> _What needs to be done_: Transcribe the records below exactly.
###
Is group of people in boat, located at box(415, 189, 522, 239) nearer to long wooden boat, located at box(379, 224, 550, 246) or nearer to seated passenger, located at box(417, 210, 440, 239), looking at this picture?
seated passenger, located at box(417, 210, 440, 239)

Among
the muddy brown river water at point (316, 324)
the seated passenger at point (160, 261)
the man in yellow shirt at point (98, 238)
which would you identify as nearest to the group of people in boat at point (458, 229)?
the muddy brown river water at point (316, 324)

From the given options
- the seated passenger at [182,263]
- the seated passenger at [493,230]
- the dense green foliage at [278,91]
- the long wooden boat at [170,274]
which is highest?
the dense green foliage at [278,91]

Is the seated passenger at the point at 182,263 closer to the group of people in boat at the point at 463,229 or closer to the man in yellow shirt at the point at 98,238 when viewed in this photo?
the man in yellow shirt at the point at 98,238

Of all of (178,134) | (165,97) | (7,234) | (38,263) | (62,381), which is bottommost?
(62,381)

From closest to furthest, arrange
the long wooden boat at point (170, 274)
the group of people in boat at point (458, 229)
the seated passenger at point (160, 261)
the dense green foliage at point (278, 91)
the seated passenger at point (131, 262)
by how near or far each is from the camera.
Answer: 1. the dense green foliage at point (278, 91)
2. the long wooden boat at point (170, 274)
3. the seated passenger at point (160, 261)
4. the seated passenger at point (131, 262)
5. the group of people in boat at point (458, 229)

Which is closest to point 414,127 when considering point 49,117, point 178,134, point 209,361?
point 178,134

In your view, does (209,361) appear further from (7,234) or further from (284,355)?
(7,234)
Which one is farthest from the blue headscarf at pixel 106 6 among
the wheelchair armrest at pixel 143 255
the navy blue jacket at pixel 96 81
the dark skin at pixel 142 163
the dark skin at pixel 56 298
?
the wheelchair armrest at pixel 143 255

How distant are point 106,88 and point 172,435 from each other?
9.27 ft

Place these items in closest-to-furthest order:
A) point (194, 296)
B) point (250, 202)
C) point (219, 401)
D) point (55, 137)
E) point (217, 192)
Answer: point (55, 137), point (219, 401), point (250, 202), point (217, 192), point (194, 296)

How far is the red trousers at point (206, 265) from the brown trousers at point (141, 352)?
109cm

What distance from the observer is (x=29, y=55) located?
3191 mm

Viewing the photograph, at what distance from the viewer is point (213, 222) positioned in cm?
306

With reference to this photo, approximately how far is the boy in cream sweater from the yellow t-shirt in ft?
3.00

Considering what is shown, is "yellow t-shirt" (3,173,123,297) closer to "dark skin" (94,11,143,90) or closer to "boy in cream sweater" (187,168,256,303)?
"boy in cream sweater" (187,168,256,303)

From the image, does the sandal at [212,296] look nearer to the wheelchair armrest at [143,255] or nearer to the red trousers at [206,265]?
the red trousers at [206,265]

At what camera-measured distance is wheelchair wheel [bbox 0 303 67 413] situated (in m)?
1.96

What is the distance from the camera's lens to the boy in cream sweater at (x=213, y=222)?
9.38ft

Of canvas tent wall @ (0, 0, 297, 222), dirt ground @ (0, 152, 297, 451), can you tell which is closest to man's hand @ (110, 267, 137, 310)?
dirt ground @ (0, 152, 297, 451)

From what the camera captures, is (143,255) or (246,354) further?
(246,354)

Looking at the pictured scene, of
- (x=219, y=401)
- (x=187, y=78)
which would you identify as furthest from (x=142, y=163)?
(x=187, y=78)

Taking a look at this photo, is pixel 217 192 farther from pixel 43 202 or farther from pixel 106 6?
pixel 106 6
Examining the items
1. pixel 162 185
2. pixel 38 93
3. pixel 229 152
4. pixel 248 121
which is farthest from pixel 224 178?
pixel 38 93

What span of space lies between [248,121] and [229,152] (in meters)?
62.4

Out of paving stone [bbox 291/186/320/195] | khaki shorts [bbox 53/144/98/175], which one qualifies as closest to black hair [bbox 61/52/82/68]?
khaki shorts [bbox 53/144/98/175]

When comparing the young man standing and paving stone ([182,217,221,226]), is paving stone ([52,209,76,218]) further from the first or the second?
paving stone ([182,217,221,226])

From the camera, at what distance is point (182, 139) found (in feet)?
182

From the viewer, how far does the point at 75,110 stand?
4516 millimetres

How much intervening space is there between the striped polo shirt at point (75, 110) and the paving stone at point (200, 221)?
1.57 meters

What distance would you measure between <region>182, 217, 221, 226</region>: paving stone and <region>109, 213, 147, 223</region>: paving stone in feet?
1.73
###
> _Final result_:
Is group of people in boat, located at box(415, 189, 522, 239) nearer to long wooden boat, located at box(379, 224, 550, 246) or nearer to seated passenger, located at box(417, 210, 440, 239), looking at this picture?
seated passenger, located at box(417, 210, 440, 239)

Among
the muddy brown river water at point (316, 324)
the seated passenger at point (160, 261)
the man in yellow shirt at point (98, 238)
which would you identify as nearest to the group of people in boat at point (458, 229)?
the muddy brown river water at point (316, 324)

From the given options
- the seated passenger at [182,263]
- the seated passenger at [493,230]
- the dense green foliage at [278,91]
- the long wooden boat at [170,274]
which is highest?
the dense green foliage at [278,91]

Is the seated passenger at the point at 182,263 closer to the group of people in boat at the point at 463,229 or closer to the man in yellow shirt at the point at 98,238 when viewed in this photo?
the man in yellow shirt at the point at 98,238

Of all of (178,134) | (165,97) | (7,234) | (38,263) | (62,381), which is bottommost?
(62,381)

From closest to furthest, arrange
the long wooden boat at point (170, 274)
the group of people in boat at point (458, 229)
the seated passenger at point (160, 261)
the dense green foliage at point (278, 91)
the seated passenger at point (131, 262)
by how near or far each is from the camera.
Answer: 1. the dense green foliage at point (278, 91)
2. the long wooden boat at point (170, 274)
3. the seated passenger at point (160, 261)
4. the seated passenger at point (131, 262)
5. the group of people in boat at point (458, 229)

Which is closest to point 414,127 when considering point 49,117, point 178,134, point 209,361?
point 178,134

In your view, does (209,361) appear further from (7,234) or further from (284,355)?
(7,234)
Which one is farthest from the blue headscarf at pixel 106 6 among
the wheelchair armrest at pixel 143 255
the navy blue jacket at pixel 96 81
the dark skin at pixel 142 163
the dark skin at pixel 56 298
?
the wheelchair armrest at pixel 143 255

How distant are point 106,88 and point 172,435 from each other?
9.27 ft

Place these items in closest-to-furthest order:
A) point (194, 296)
B) point (250, 202)
C) point (219, 401)
D) point (55, 137)
E) point (217, 192)
Answer: point (55, 137), point (219, 401), point (250, 202), point (217, 192), point (194, 296)

How far is the red trousers at point (206, 265) from the brown trousers at point (141, 352)?
109cm

What distance from the observer is (x=29, y=55) located?
3191 mm

Viewing the photograph, at what distance from the viewer is point (213, 222) positioned in cm?
306

With reference to this photo, approximately how far is the boy in cream sweater from the yellow t-shirt in ft?
3.00

Considering what is shown, is "yellow t-shirt" (3,173,123,297) closer to "dark skin" (94,11,143,90) or closer to "boy in cream sweater" (187,168,256,303)?
"boy in cream sweater" (187,168,256,303)

From the image, does the sandal at [212,296] look nearer to the wheelchair armrest at [143,255] or nearer to the red trousers at [206,265]?
the red trousers at [206,265]

At what camera-measured distance is wheelchair wheel [bbox 0 303 67 413] situated (in m)?
1.96

What is the distance from the camera's lens to the boy in cream sweater at (x=213, y=222)?
9.38ft

Of canvas tent wall @ (0, 0, 297, 222), dirt ground @ (0, 152, 297, 451), can you tell which is closest to man's hand @ (110, 267, 137, 310)?
dirt ground @ (0, 152, 297, 451)

From what the camera captures, is (143,255) or (246,354) further?
(246,354)

Looking at the pictured scene, of
- (x=219, y=401)
- (x=187, y=78)
which would you identify as furthest from (x=142, y=163)?
(x=187, y=78)

Taking a look at this photo, is pixel 217 192 farther from pixel 43 202 or farther from pixel 106 6?
pixel 106 6
Examining the items
1. pixel 162 185
2. pixel 38 93
3. pixel 229 152
4. pixel 248 121
which is farthest from pixel 224 178?
pixel 38 93

What span of space lies between [248,121] and [229,152] (in meters)?
62.4

Out of paving stone [bbox 291/186/320/195] | khaki shorts [bbox 53/144/98/175], which one qualifies as closest to black hair [bbox 61/52/82/68]?
khaki shorts [bbox 53/144/98/175]

When comparing the young man standing and paving stone ([182,217,221,226]), is paving stone ([52,209,76,218]) further from the first or the second?
paving stone ([182,217,221,226])

From the camera, at what distance is point (182, 139) found (in feet)?
182

From the viewer, how far does the point at 75,110 stand?
4516 millimetres

How much intervening space is there between the striped polo shirt at point (75, 110) and the paving stone at point (200, 221)?
1.57 meters

What distance would you measure between <region>182, 217, 221, 226</region>: paving stone and <region>109, 213, 147, 223</region>: paving stone in feet?
1.73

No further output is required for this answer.